What the task requires ▸ Verbatim output of the lines below is required, with the images omitted.

[Stored data entries]

★ ★ ★ ★

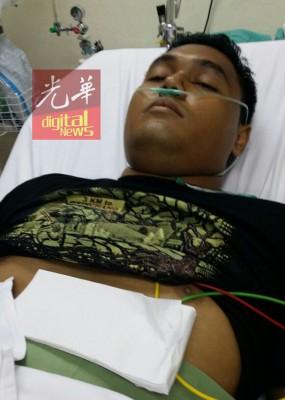 腿部被刺伤的警员经过一天治疗后,已出院休养。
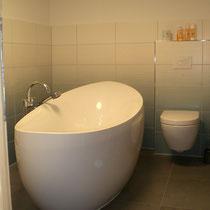 Das Bad im Untergeschoss
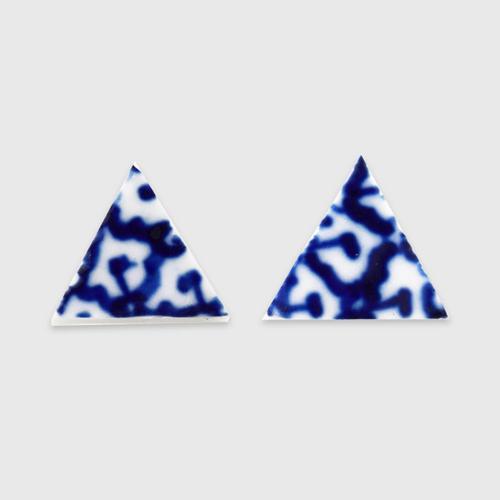 INTHAI陶瓷三角耳环
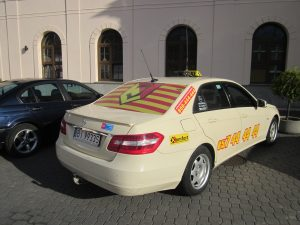 firmowa reklama na samochodzie - cena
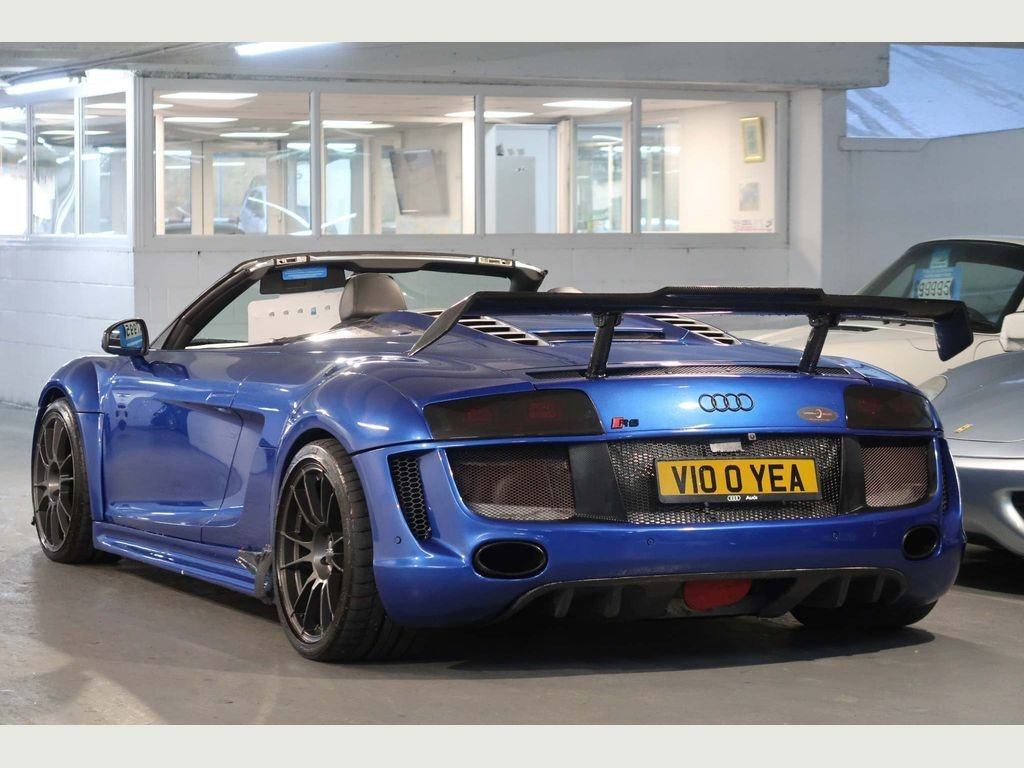 2010 Audi R8 5.2 Spyder Quattro Show Car + 620BHP For Sale (picture 2 of 6)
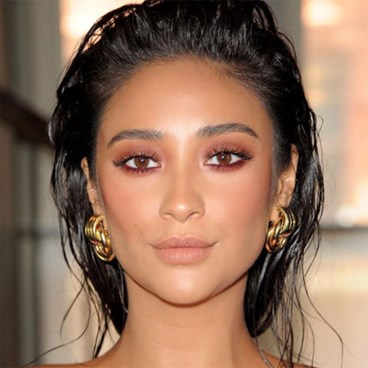 Shay Mitchell eyeshadow
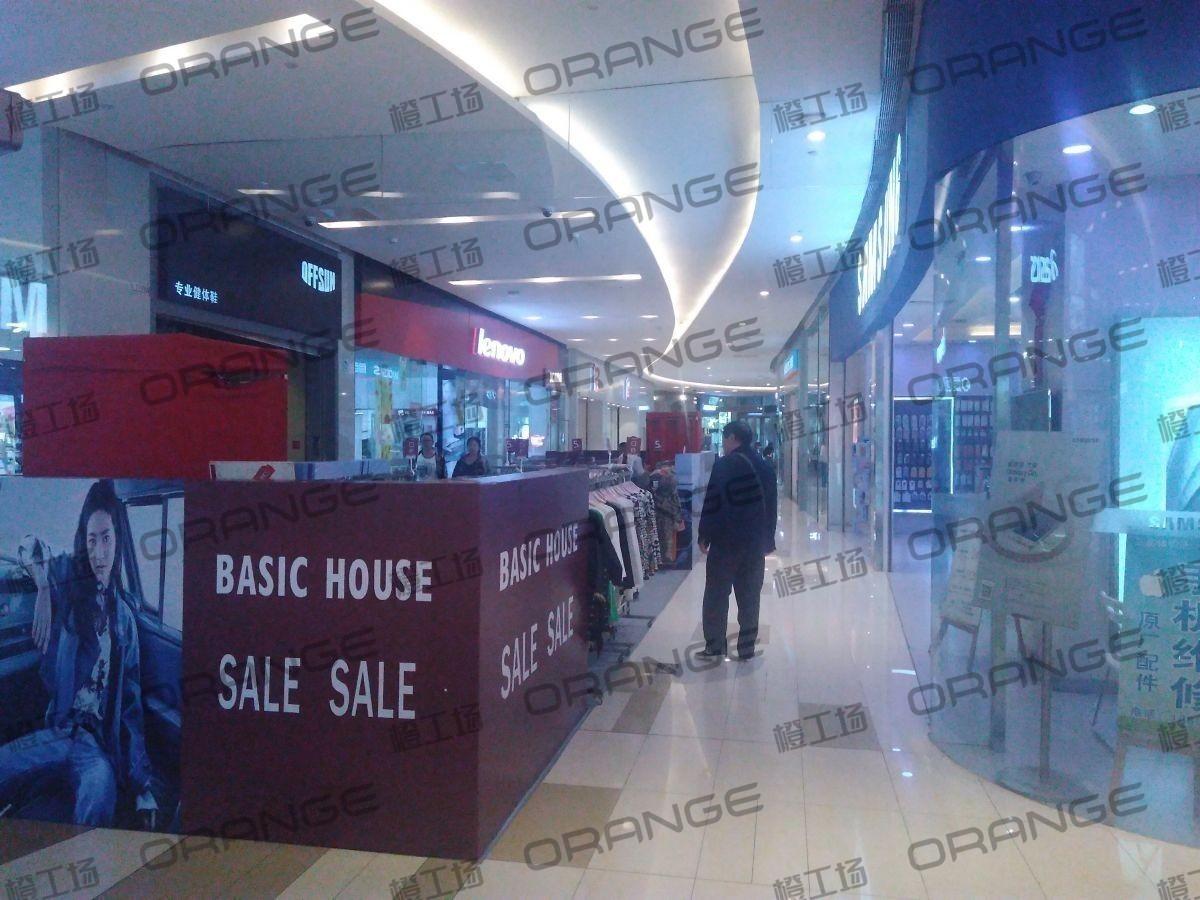 北京五彩城购物中心-室内一楼西区西门门东过道4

★ ★ ★ ★

Solution to this problem ▸
 腿部被刺伤的警员经过一天治疗后,已出院休养。
 Das Bad im Untergeschoss
 INTHAI陶瓷三角耳环
 firmowa reklama na samochodzie - cena
 2010 Audi R8 5.2 Spyder Quattro Show Car + 620BHP For Sale (picture 2 of 6)
 Shay Mitchell eyeshadow
 北京五彩城购物中心-室内一楼西区西门门东过道4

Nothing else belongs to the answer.